DPRD Barito Utara Apresiasi Perekaman KTP-el Penyandang Disabilitas Mental, Wujud Layanan Inklusif
Muara Teweh - Anggota DPRD Kabupaten Barito Utara, Patih Herman AB, memberikan apresiasi tinggi terhadap langkah Dinas Kependudukan dan Pencatatan Sipil (Disdukcapil) setempat. Instansi tersebut dinilai sukses memberikan pelayanan perekaman Kartu Tanda Penduduk elektronik (KTP-el) bagi penyandang disabilitas mental asal Desa Malawaken, Kecamatan Teweh Baru. Aksi nyata ini dipuji karena menggunakan pendekatan yang humanis dan ramah terhadap kelompok rentan.
Apresiasi tersebut disampaikan oleh Patih Herman AB pada Sabtu (13/6/2026), menanggapi agenda perekaman yang telah rampung dilaksanakan pada Jumat (12/6/2026). Menurutnya, pelayanan yang diberikan kepada kaum disabilitas ini merupakan wujud nyata kehadiran pemerintah daerah. Setiap instansi dinilai wajib menjamin hak-hak dasar seluruh elemen masyarakat tanpa memandang latar belakang maupun kondisi fisik dan mental.
“Saya sangat mengapresiasi langkah Disdukcapil Barito Utara yang terus berupaya memberikan pelayanan administrasi kependudukan secara merata dan inklusif. Pelayanan kepada penyandang disabilitas mental ini menunjukkan bahwa pemerintah hadir untuk melayani seluruh warga tanpa terkecuali,” ujar Patih Herman AB.

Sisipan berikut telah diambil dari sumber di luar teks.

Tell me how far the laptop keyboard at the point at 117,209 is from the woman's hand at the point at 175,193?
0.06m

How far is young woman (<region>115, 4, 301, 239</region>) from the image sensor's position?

Lebih lanjut, legislator ini menegaskan bahwa kepemilikan dokumen identitas resmi seperti KTP-el memiliki peran yang sangat krusial bagi setiap warga negara. Dokumen tersebut menjadi basis data utama untuk mengakses berbagai program bantuan dan fasilitas dari pemerintah. “KTP-el bukan hanya identitas diri, tetapi juga menjadi akses untuk mendapatkan layanan kesehatan, bantuan sosial, pendidikan, perlindungan sosial, serta berbagai pelayanan publik lainnya. Karena itu, tidak boleh ada warga yang tertinggal dalam kepemilikan dokumen kependudukan,” katanya.

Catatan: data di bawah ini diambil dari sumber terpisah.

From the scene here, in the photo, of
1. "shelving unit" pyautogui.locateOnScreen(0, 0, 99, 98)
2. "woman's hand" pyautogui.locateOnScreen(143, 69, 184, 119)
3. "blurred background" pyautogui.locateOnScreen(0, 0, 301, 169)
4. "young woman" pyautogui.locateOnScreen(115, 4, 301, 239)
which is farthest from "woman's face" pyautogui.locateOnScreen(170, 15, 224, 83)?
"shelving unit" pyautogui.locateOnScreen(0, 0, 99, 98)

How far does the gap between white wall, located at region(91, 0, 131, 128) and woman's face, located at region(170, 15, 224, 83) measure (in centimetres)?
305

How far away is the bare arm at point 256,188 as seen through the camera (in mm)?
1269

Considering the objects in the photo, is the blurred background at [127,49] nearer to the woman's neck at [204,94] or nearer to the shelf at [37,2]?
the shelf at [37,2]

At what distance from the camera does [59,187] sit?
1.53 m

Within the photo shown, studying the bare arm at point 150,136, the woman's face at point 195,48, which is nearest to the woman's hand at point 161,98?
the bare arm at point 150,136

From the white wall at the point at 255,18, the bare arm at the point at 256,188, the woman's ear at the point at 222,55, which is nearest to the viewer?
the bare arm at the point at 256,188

Politisi Partai Demokrat DPRD Barito Utara ini juga memuji sinergi antara petugas Disdukcapil, pihak keluarga, hingga tenaga kesehatan yang mendampingi proses perekaman. Menurutnya, kesabaran serta perlakuan khusus sangat dibutuhkan agar proses administrasi bagi kelompok rentan berjalan lancar. “Pendekatan yang dilakukan petugas sangat baik karena memperhatikan kondisi warga yang dilayani. Ini menunjukkan bahwa pelayanan publik tidak hanya berorientasi pada administrasi semata, tetapi juga mengedepankan sisi kemanusiaan,” ungkapnya.

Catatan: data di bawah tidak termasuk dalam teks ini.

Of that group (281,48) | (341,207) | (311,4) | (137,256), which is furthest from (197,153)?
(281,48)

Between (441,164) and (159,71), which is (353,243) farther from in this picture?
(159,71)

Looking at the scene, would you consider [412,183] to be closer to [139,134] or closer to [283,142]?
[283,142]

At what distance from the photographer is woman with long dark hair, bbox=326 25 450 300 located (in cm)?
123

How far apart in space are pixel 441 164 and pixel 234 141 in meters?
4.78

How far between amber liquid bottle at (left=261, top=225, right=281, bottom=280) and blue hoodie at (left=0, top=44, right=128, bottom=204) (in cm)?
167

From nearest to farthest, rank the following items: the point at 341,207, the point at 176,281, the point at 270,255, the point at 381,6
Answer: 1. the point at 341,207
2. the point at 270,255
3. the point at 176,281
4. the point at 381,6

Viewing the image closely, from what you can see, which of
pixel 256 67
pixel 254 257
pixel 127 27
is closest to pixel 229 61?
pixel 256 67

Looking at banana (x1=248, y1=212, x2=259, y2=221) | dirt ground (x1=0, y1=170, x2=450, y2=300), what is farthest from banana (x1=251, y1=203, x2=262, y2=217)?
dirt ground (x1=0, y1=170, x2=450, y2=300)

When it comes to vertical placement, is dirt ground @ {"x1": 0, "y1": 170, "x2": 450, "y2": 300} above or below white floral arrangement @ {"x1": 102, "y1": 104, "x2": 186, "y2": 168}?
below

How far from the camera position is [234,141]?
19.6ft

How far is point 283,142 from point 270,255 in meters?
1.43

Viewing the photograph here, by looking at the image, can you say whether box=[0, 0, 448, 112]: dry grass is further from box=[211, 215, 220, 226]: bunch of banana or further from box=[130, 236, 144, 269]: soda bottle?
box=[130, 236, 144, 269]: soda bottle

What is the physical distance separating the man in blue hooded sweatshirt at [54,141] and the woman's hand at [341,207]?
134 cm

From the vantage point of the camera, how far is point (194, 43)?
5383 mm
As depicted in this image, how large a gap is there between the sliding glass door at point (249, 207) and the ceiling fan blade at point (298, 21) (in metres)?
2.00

Sebagai penutup, ia berharap skema pelayanan yang inklusif ini terus dipertahankan bahkan ditingkatkan untuk menjangkau kelompok lansia dan warga dengan keterbatasan akses lainnya. Patih Herman AB juga mengimbau masyarakat agar tidak ragu melaporkan anggota keluarga yang membutuhkan bantuan serupa. “Kami mendukung penuh upaya Disdukcapil dalam menghadirkan pelayanan yang ramah, mudah diakses, dan menjangkau seluruh lapisan masyarakat. Ini sejalan dengan semangat mewujudkan pelayanan publik yang berkualitas dan berkeadilan bagi seluruh warga Barito Utara,” tegasnya.